Green currently leads and co-leads the first NIH funded randomized trials of sequencing in adults (MedSeq Project), newborns (BabySeq Project), and active duty US military personnel (MilSeq Project). With continuous funding from NIH for 26 years, he has published more than 300 papers with an h index of 90.

Green co-chaired the steering committee of both the Clinical Sequencing Exploratory Research program (18 NIH grants, over 300 investigators), and the steering committee of the Newborn Sequencing in Genomic Medicine and Public Health program (4 NIH grants, over 100 investigators). He is a currently a co-investigator on the Boston site within the Electronic Medical Records and Genomics Network
(eMERGE). He is Associate Director for Research of Partners HealthCare Personalized Medicine, and is leading the development of protocols for return of genomic results for the All of Us (initiative) Research Program of the United States Precision Medicine Initiative and the Google/Verily Project Baseline Study.

===Genomes2People===
Genomes2People (G2P) is a research program based at Mass General Brigham, Broad Institute, Ariadne Labs, and Harvard Medical School that conducts research on translational genomics, precision medicine, and health outcomes. It was founded by Green in 2011. The program investigates the medical, behavioral, and economic impacts of integrating genomic information for adults and children into clinical care and public health.

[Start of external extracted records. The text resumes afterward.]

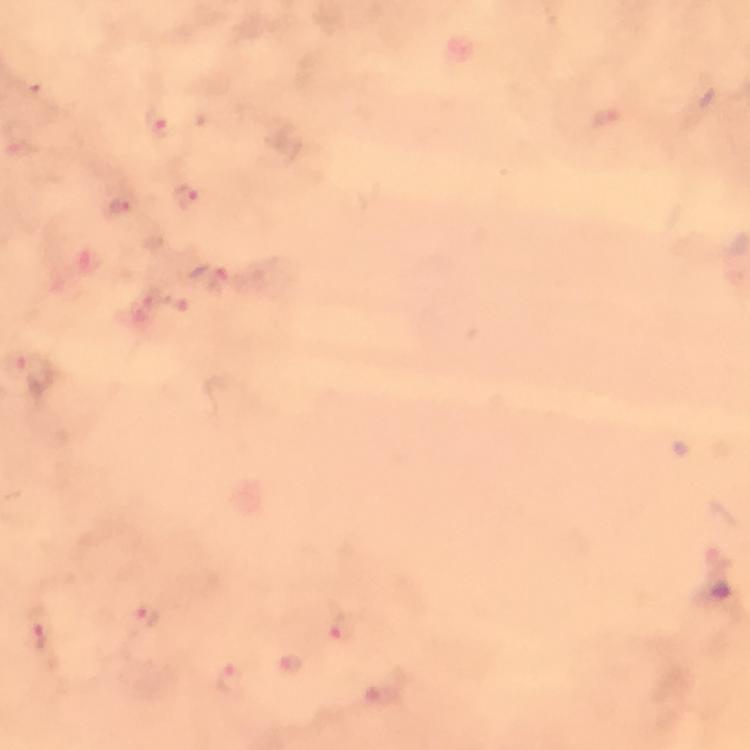

Approximate object centers, in pixels from the top-left corner.
Summary:
  - Plasmodium parasite locations: (x=160, y=120), (x=188, y=197), (x=123, y=204), (x=211, y=279), (x=149, y=615), (x=39, y=628), (x=339, y=634), (x=291, y=665), (x=230, y=681)
  - Context: from a malaria diagnostic workup
  - Stain: Giemsa
  - Image size: 750×750 pixels
  - Cropped from: one field of view
  - Capture: smartphone camera through the microscope
  - Immersion oil: used
  - Magnification: 100x
  - Preparation: thick smear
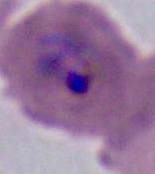

A Plasmodium parasite is shown. 400x or 1000x magnification. Photomicrograph.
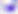

Summary:
  - Magnification: 400x
  - Identification: Toxoplasma gondii
  - Modality: micrograph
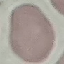

result: no malaria parasites seen
preparation: thin blood film
stain: Giemsa
image_type: automatically extracted cell patch, resized to 64 × 64 pixels
capture: smartphone through the microscope eyepiece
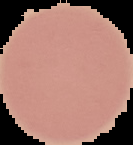 Image is 133×145 pixels. Segmented cell region on a black background. Malaria status: uninfected. From a thin blood smear.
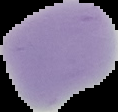
Summary:
  - Preparation: thin blood smear
  - Image type: cell region segmented out of the field of view; surrounding area masked to black
  - Result: negative for malaria parasites
  - Image size: 118×112 pixels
Classify this cell by malaria status.
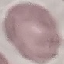

Uninfected.

{
  "stain": "Giemsa",
  "preparation": "thin smear",
  "image_type": "automatically extracted cell patch, resized to 64 × 64 pixels",
  "capture": "smartphone camera at the microscope eyepiece"
}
Assess the morphology of the erythrocytes.
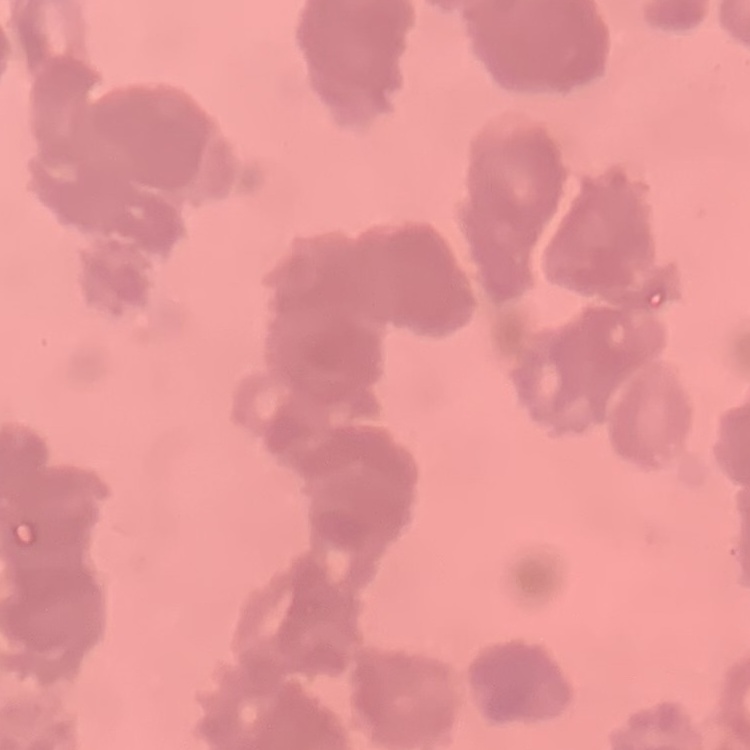

They show rouleaux formation.

Field's or Giemsa stain. One tile cut from a larger photomicrograph. Thin blood smear.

G2P has received over $70 million from the National Institutes of Health (NIH) and other partners to support multiple large-scale studies and clinical trials.

==Professional Affiliations and Awards==

Green is the founding director of the Brigham Preventive Genomics Clinic. He is Associate Director for Research of Partners HealthCare Personalized Medicine and a member of the executive committee for the Partners BioBank. He is a board member of the Council for Responsible Genetics. He was previously co-chair of the steering committee of the NIH Consortium in Newborn Sequencing in Genomic Medicine and Public Health (NSIGHT). Green is a member of the Consortium on Electronic Medical Records and Genomics (eMERGE). He served on the Institute of Medicine Committee on the "Evidence Base for Genetic Testing," and has collaborated on research studies with Illumina (company), 23andMe, Pathway and Google.

Green received the 2014 Coriell Award for Scientific Achievement in Personalized Medicine. BIS Research named Green one of the 25 most influential voices in precision medicine in 2019.